I'm a bit disappointed that nothing has really caught my attention and excited me. It's nice to hear Adi Shamir likes the Rijndael algorithm used by the new NIST Advanced Encryption Standard (AES) which will be the replacement for the ancient (and broken) DES. But he did comment that the 10-14 rounds (depending upon key size) proposed, while sufficient to stay any known attacks, were probably insufficient to provide a solution that could last twenty years...
Overall, though, my cynical "executive" summary of the conference (and the field) is that while encryption techniques are getting better and stronger, attack methods and general user and developer/implementation errors seem to be increasing at a greater rate.

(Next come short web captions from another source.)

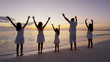 Silhouette at sunrise of a Caucasian family on vacation beach
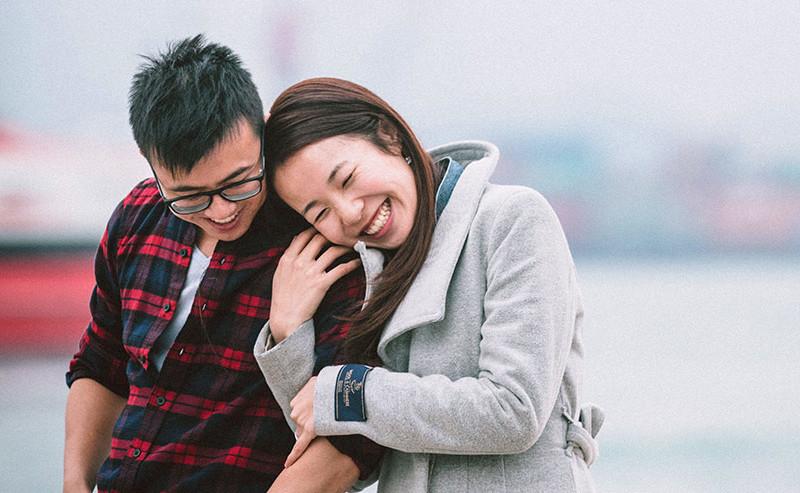 男性の肩に顔を近づけて笑う女性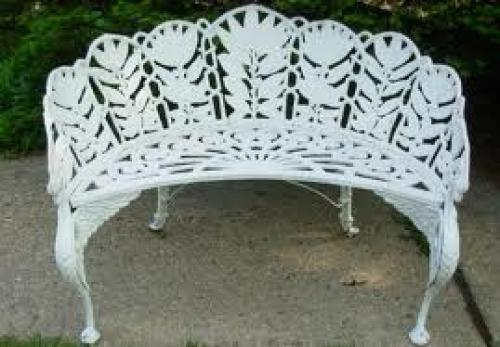 Antique; A Laurel Pattern Garden Bench, by Molla in cast aluminum dating from 1940
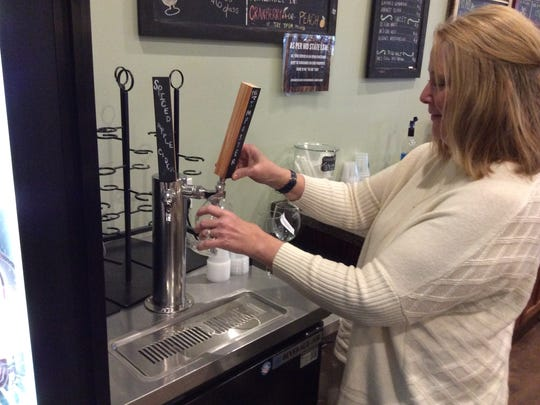 Tasting room worker Pam Payne pours a glass of Imposter. The wine is put into kegs and served through a tap, just like traditional draft beers.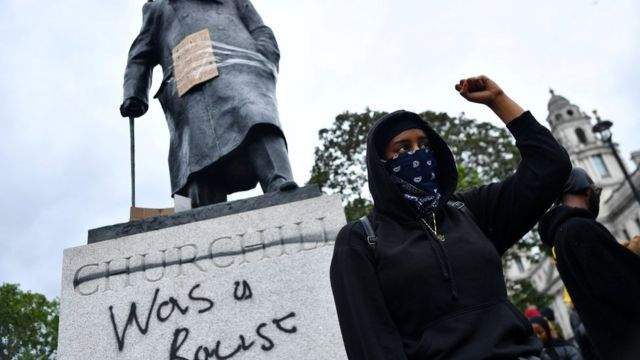 A protester stands in front of the Churchill statue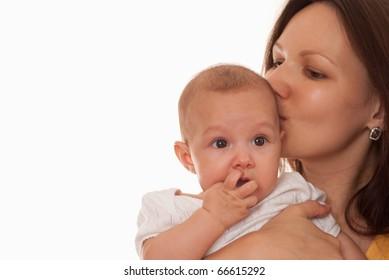 happy mother in yellow holding beautiful newborn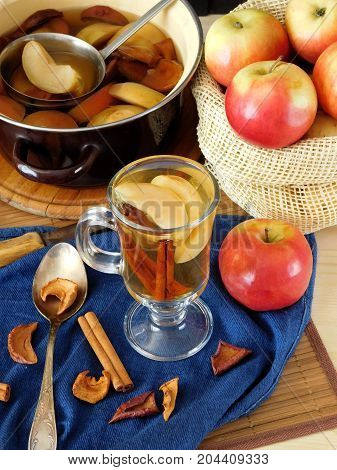 Spicy apple compote in an Irish mug with slices of apple and sticks of cinnamon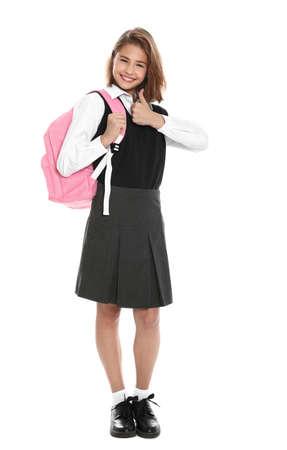 Niña feliz en uniforme escolar sobre fondo blanco.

2 Apr 2001 (updated 2 Apr 2001 at 23:35 UTC) »
OpenPrivacy is an Open Source initiative. We're building a framework to allow secure reputation trade for pseudonymous entities. (See the home page for more.)
...wonder what it takes to get upgraded from Observer...
1 Apr 2001 (updated 2 Apr 2001 at 23:38 UTC) »
A reputation exchange is similar to a currency exchange, but trades in reputation capital instead of money. No one can force you to start using a new currency but if all your friends - and you - move to France, you'll want to start using francs. The Reputation Management Framework provides a plug-in architecture for Reputation Calculation Engines that make this sort of "reputation-exchange" feasible. The rules governing the "exchange rate" are set by the administrators of the respective systems - poor exchange rates will discourage newcomers while inflated exchange rates will disgruntle the existing community. A particularly compelling feature is that reputation exchanges - unlike their currency-backed counterparts - are not zero-sum, in that the process of converting a reputation does not destroy the old one - it merely enables some reputation carry-though systems.
Working with existing trust frameworks has got me thinking about how cool the OpenPrivacy reputation management framework is. It's designed so that trust metrics - such as Pymmetry or Slashdot's moderation - can be plugged in and evaluated *themselves* on their reputation. So a community that uses e.g. Pymmetry today can easily switch, if and when a better trust metric (or a newer version of Pymmetry ;-) comes along. All pre-existing identities, certification, and reputations would remain intact, perhaps translated (at owner discretion) to the new system.
Think of it like a currency exchange, but with reputations. No one can force you to start using a new currency but if all your friends move to France, you'll want to start using francs. The Reputation Management Framework provides a plug-in architecture for Reputation Calculation Engines that make this sort of "reputation-exchange" feasible. And since reputation-exchanges are not zero-sum, you actually get to keep your old reputation, too!
We're putting the finishing touches on the documentation, but the code is available now. We're also working on a example system called Reptile (Reputation-enhanced portal using Mozilla technology) - check it out!